Problem description: Copy exactly the lines from the one containing "In comparing" through the last line of the records below, including both, and leave out any pictures.
━━━━━ Dataset records ━━━━━
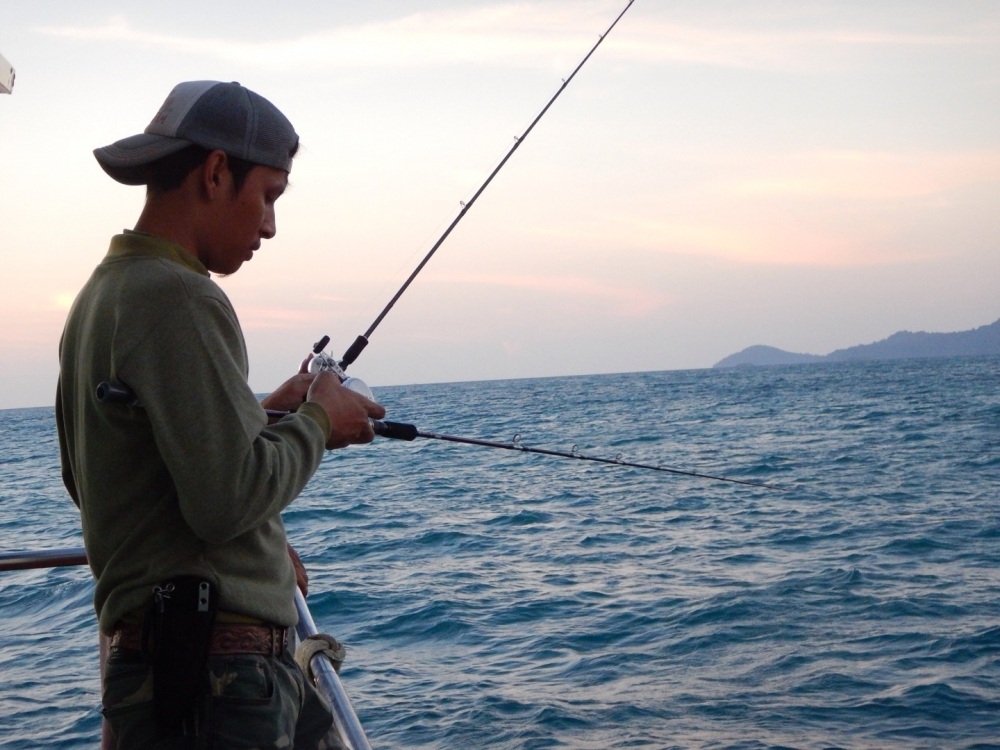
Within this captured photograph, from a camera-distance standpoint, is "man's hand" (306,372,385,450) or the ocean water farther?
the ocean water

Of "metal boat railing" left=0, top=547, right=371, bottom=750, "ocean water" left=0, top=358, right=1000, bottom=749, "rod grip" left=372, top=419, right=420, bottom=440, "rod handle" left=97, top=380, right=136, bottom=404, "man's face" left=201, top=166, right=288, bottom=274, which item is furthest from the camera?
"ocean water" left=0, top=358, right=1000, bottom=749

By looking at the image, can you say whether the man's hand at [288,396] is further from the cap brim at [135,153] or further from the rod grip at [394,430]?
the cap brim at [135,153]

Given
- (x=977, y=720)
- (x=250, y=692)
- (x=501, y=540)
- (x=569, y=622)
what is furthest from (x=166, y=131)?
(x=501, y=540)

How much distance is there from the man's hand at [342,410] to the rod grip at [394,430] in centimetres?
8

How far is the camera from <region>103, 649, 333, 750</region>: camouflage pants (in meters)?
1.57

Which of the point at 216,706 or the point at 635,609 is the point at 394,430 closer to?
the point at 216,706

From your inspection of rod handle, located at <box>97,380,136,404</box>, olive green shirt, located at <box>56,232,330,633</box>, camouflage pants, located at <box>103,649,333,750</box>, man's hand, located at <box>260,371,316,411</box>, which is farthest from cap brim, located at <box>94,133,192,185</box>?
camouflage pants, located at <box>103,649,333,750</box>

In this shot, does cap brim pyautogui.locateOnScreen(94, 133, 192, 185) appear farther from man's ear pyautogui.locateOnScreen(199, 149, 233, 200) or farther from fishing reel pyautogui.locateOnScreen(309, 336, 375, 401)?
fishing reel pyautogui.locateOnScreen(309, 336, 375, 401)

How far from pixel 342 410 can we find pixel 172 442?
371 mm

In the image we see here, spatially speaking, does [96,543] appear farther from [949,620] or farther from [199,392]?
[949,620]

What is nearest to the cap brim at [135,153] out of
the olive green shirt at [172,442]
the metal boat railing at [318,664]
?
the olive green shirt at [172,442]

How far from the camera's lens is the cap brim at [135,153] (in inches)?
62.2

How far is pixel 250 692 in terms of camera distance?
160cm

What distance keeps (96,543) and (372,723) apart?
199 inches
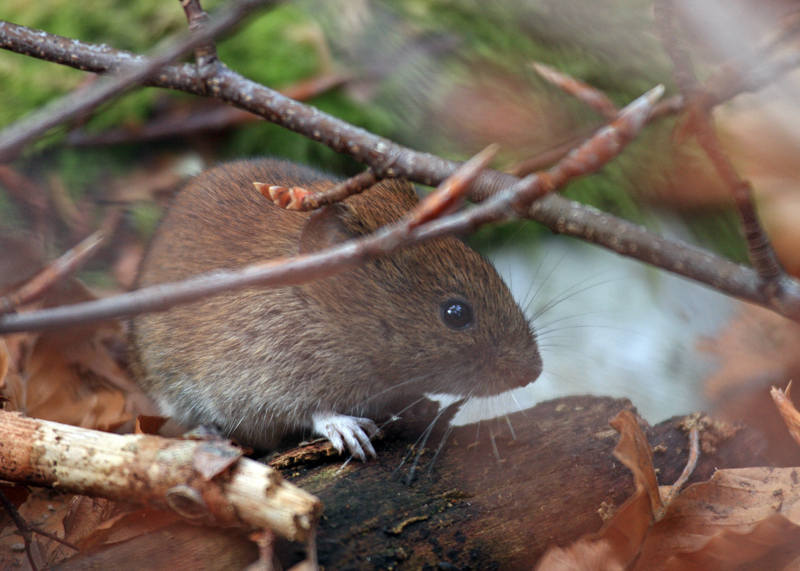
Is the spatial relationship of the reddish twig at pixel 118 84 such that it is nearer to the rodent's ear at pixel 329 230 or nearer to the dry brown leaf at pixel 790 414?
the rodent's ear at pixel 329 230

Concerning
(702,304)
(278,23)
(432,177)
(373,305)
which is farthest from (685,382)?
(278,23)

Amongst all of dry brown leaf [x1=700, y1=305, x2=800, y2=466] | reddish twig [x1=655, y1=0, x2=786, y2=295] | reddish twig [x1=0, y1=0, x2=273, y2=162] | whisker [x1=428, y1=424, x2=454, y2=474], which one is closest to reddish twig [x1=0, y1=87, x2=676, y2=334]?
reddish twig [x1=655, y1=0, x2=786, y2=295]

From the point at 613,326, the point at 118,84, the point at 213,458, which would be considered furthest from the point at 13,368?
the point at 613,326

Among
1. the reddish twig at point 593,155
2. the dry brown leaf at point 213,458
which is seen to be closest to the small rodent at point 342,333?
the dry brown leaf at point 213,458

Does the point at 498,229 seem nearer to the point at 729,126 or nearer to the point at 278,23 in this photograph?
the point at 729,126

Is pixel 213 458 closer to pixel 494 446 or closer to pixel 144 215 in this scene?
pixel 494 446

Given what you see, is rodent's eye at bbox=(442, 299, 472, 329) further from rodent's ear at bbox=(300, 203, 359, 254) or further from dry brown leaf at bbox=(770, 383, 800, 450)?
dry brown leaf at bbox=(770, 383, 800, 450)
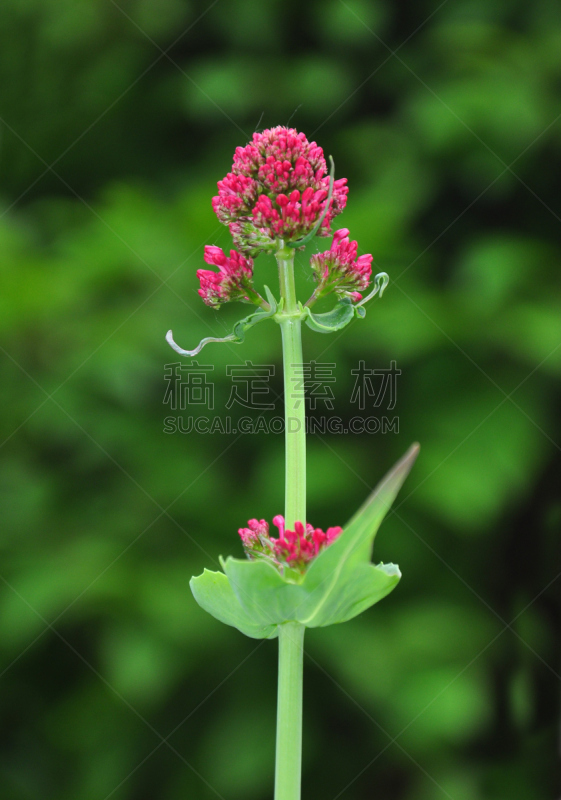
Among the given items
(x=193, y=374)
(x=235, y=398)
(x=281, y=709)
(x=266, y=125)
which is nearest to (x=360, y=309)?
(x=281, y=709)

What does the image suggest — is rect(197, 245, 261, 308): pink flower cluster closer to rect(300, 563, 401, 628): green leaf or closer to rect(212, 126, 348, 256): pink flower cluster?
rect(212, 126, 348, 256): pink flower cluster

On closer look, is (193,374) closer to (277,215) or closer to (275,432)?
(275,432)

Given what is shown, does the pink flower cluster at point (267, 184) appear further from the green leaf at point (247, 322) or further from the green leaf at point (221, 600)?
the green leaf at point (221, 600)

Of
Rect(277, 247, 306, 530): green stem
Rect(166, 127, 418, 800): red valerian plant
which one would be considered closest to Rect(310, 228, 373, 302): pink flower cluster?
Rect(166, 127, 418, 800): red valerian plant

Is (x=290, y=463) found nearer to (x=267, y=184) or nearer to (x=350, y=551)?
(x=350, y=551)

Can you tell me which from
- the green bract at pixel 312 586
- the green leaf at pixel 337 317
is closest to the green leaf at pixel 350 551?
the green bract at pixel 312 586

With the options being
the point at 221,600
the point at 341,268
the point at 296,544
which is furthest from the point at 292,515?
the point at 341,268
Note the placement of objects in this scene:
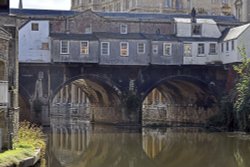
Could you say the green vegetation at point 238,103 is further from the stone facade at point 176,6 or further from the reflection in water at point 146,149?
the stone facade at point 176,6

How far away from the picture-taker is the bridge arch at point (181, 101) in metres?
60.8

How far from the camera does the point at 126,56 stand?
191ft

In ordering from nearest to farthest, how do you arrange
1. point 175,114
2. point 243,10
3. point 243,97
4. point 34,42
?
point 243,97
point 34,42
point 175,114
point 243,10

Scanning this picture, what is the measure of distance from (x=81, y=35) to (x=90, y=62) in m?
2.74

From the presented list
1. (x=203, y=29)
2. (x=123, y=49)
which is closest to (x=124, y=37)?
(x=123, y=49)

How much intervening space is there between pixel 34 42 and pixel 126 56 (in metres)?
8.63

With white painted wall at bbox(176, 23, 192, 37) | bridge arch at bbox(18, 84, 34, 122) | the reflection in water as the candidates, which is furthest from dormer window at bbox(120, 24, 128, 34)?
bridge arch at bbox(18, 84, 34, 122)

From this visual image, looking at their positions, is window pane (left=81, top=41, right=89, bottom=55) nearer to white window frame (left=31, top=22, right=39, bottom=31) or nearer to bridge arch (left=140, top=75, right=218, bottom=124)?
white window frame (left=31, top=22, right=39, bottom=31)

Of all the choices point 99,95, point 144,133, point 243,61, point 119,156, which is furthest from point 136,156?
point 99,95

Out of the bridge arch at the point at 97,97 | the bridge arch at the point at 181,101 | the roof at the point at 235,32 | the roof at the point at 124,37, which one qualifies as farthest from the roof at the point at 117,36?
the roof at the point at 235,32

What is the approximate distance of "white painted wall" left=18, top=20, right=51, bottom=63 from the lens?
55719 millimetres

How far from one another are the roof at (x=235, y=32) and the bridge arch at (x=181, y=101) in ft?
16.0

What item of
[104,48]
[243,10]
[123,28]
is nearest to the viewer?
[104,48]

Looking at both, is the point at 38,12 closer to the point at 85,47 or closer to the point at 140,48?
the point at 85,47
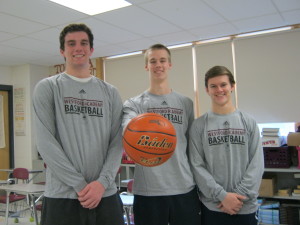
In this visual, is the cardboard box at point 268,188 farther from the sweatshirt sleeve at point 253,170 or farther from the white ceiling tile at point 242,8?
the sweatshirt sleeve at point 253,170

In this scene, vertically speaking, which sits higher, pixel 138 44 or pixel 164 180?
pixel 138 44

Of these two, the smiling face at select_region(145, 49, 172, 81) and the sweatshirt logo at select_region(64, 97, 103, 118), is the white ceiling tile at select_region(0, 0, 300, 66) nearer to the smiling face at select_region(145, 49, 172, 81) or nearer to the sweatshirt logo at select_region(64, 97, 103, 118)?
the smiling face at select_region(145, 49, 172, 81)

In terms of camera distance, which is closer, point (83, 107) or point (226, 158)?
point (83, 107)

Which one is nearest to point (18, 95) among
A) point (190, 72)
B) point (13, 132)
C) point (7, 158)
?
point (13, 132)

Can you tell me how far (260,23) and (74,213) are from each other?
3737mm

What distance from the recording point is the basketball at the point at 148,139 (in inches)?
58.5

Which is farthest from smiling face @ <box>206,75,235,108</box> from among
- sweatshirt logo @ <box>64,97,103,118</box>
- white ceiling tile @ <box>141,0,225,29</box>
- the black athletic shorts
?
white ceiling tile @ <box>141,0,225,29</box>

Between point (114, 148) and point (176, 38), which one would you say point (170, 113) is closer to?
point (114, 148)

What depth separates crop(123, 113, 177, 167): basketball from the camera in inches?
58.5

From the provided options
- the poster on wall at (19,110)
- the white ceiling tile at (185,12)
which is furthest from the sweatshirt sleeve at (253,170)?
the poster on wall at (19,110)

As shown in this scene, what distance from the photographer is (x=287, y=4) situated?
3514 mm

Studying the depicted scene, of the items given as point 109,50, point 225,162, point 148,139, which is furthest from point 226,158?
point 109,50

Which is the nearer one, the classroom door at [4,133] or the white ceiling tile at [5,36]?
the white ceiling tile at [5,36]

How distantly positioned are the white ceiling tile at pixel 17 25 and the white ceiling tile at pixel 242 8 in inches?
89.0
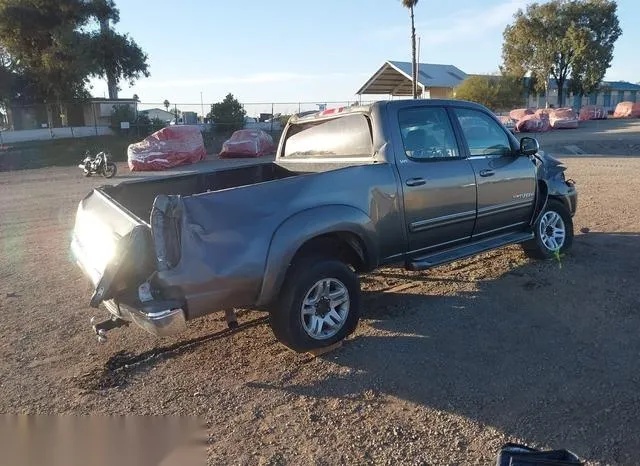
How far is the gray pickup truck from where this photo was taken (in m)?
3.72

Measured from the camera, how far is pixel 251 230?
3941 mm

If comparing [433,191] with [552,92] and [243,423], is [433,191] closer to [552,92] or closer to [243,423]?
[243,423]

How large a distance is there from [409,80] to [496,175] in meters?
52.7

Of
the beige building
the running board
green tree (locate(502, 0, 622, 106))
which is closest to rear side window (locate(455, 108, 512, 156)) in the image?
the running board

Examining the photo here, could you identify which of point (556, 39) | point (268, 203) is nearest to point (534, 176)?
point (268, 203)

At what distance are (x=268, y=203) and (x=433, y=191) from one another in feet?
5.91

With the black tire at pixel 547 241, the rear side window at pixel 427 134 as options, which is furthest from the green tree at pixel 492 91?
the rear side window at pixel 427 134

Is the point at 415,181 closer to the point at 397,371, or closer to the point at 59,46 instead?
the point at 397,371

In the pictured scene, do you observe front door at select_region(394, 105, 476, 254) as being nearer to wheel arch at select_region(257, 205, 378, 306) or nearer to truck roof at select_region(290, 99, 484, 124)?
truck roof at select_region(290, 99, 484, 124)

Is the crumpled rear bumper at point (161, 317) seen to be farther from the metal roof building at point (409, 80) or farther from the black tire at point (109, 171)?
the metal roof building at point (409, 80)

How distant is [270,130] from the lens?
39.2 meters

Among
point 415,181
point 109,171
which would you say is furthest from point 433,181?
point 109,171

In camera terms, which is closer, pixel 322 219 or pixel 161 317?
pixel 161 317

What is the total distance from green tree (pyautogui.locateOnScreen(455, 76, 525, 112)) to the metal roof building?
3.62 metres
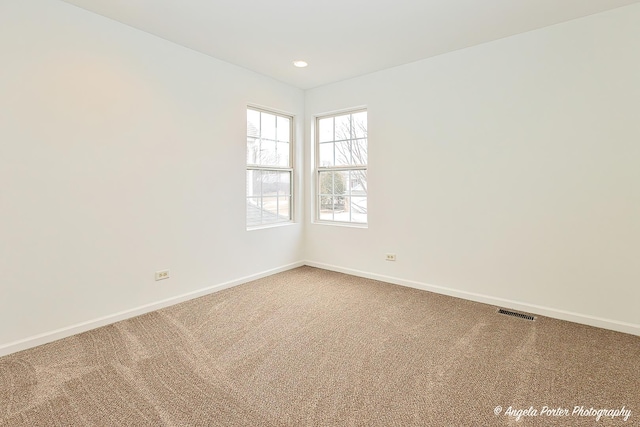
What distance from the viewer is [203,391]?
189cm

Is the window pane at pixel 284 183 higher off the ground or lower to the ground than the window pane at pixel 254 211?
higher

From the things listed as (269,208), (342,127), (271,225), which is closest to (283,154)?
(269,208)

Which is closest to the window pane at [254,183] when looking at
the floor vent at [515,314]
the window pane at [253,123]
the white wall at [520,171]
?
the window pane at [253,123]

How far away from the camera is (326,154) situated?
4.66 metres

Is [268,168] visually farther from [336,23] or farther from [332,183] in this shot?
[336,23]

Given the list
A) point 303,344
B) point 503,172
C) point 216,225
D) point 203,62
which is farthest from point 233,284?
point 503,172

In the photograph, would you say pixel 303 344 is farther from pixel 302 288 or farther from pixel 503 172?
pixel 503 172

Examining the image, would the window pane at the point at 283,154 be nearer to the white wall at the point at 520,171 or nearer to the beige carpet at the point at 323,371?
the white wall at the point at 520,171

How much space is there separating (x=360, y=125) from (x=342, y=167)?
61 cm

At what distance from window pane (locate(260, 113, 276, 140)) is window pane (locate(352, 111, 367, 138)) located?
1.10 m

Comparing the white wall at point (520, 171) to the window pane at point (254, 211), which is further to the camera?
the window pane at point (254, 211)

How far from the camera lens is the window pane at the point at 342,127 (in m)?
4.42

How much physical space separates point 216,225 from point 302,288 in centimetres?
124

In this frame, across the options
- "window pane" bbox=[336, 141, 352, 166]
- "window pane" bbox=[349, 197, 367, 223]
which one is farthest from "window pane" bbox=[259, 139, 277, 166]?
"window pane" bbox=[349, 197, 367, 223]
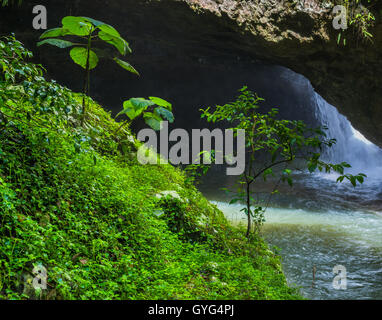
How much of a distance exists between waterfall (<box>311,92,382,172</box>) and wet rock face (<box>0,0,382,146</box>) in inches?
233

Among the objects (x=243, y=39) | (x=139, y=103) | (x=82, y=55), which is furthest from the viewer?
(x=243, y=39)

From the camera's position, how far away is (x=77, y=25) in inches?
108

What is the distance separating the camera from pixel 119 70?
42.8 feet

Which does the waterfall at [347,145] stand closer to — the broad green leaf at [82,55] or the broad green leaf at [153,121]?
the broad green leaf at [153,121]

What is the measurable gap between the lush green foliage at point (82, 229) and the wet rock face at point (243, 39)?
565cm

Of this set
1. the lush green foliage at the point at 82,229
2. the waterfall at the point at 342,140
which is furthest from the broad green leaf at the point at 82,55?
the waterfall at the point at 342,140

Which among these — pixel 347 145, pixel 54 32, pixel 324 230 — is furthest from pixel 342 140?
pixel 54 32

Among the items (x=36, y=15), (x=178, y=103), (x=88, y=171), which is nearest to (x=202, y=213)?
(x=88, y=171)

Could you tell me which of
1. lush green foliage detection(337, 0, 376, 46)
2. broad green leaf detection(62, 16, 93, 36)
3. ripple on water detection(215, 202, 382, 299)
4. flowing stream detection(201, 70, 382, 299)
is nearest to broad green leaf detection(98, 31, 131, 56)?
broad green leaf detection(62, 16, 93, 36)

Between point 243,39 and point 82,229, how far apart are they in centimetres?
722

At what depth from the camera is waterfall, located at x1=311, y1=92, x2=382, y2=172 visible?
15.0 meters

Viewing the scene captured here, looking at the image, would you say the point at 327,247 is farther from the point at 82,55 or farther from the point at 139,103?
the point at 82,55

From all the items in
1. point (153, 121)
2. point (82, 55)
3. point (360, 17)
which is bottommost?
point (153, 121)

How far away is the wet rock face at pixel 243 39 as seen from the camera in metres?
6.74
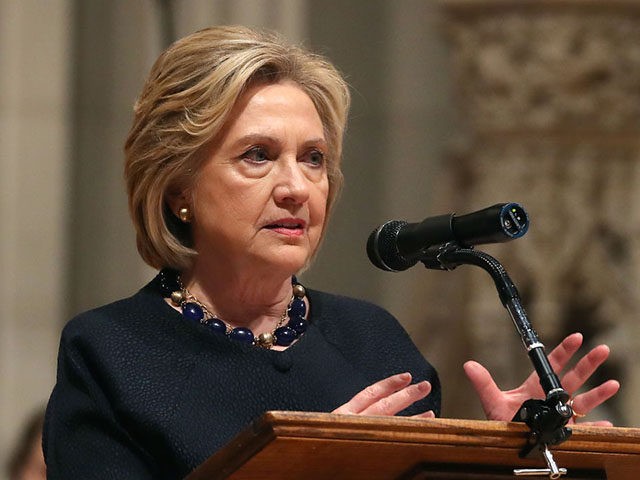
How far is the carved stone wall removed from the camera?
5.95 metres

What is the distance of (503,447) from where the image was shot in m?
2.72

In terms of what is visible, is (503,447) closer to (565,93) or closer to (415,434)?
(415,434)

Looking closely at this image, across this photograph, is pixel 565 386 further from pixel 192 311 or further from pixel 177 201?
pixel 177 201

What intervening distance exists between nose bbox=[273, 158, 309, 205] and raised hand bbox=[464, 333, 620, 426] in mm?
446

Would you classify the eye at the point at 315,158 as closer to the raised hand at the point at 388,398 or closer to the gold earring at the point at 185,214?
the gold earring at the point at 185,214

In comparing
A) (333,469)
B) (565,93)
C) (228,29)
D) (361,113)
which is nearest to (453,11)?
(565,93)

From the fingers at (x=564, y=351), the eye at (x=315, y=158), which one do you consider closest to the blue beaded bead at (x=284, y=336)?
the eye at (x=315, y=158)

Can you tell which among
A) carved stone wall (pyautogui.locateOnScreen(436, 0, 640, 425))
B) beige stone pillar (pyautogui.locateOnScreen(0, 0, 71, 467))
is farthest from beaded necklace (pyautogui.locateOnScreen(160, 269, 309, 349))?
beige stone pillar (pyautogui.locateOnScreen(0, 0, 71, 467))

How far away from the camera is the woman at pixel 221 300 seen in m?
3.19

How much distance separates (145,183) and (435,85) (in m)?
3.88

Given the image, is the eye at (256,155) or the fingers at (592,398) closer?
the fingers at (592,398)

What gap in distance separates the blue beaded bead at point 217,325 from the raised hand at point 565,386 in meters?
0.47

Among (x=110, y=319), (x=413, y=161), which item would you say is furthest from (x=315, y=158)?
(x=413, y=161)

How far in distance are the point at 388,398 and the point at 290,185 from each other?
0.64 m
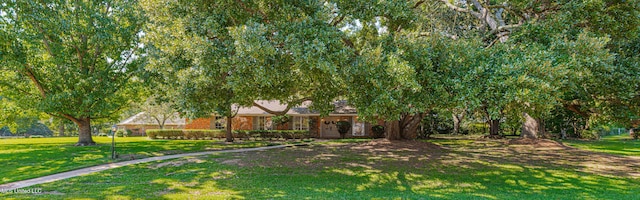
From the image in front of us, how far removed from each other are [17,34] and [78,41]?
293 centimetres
━━━━━
Exercise solution:
In comparing
A) (333,469)
B) (565,93)
C) (228,29)
D) (361,113)
which is nearest to (453,11)?
(565,93)

From the fingers at (x=564, y=351), the eye at (x=315, y=158), which one do you consider closest to the blue beaded bead at (x=284, y=336)?
the eye at (x=315, y=158)

Can you tell which among
A) carved stone wall (pyautogui.locateOnScreen(436, 0, 640, 425))
B) beige stone pillar (pyautogui.locateOnScreen(0, 0, 71, 467))
is farthest from beaded necklace (pyautogui.locateOnScreen(160, 269, 309, 349))?
beige stone pillar (pyautogui.locateOnScreen(0, 0, 71, 467))

How far away from the camera is the woman at pixel 221 300 seen in m?
3.19

How much distance separates (145,183) and (435,85) (in m)?
3.88

Given the image, is the eye at (256,155) or the fingers at (592,398) closer?
the fingers at (592,398)

What gap in distance separates the blue beaded bead at point 217,325 from the raised hand at point 565,386 in meters?
0.47

Among (x=110, y=319), (x=413, y=161), which item would you say is furthest from (x=315, y=158)?
(x=413, y=161)

How far in distance are the point at 388,398 and the point at 290,185 from each other?
0.64 m
From the image in front of us, how far removed from each other are [17,34] and [78,41]?
293 centimetres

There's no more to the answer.